Often identical data entries are stored in the same data storage system or in different systems due to human errors and limitations of the data entry systems, resulting in duplicate data being produced. For instance, such an error may happen if a customer’s information is re-entered with a slight modification or typographical error and the data entry system fails to detect or flag the discrepancy. One other cause of data duplication can be when we have multiple sources feeding the same information to the database. Data duplication is one of the most prevalent problems with data quality. Businesses may incur time, financial, and resource costs.

Some issues that occur due to duplicate data are:

  • It leads to inaccurate analysis and reporting. For instance, the count of customers or revenue by customers can be misleading when a lot of duplicates are present in the customer data.
  • Loss of productivity fixing records.
  • Duplicate data hinders personalization.
  • Wasted marketing budget.
  • Inaccurate information on sales calls.

Detecting Duplicates:

The duplication in the data can be identified in a number of ways. While the simplest method involves the comparison of all records with each other, it happens to be highly computationally intensive. So, using one of the built-in indexing strategies, such as blocking, we create a smart set of candidate links. The sets include a collection of records grouped based on specified column(s). In the next phase, the candidate links are compared based on the defined data attributes. Depending on the type of comparison required in the data, we have different similarity indices or distance metrics.

Some of the distance metrics we use for comparison are:

Levenshtein distance:It is basically a string metric that is used to measure the distance between two sequences. The smallest number of single-character edits (insertions, deletions, or substitutions) required to change from one word into the other is the Levenshtein distance between two words. It is one of the most widely used distance metrics.

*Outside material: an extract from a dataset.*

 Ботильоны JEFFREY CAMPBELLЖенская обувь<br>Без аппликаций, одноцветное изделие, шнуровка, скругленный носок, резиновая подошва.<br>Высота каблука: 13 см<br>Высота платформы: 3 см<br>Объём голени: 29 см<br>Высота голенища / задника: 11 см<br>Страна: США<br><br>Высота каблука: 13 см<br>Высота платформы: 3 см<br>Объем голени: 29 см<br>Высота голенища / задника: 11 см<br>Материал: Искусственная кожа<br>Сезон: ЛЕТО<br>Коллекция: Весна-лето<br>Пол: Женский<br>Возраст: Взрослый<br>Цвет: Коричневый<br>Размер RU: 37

Jaro-Winkler distance:The Jaro–Winkler distance is another similarity metric that is used to compare two strings. The value ranges from 0-1 where 0 means that the two strings have no similarity while 1 signifies the two strings are completely equal. It gives more importance to the initial characters of the string.

Handling duplicates:

After detecting the duplicates, the next step is to actually deal with the detected records as the end goal of de-duplication is getting rid of the extra information which can skew the data or generate incorrect numbers due to the extra records.

The simplest way to deal with the detected duplicate records involves dropping the extra records.
This method can usually be rather automated with little developmental effort and does not need domain knowledge.
Although this approach is quite easy to understand and implement, it could result in information loss or incorrectly detected duplicates being dropped.

Dropping and selecting – In this procedure, the desired rows are chosen based on specific criteria, and the remaining rows are dropped.

Merging the rows - Rows are combined, the majority of the data is kept, and the rows are enriched, making this method the most ideal. Due to the numerous possibilities when dealing with duplicate records, the programming effort is quite significant.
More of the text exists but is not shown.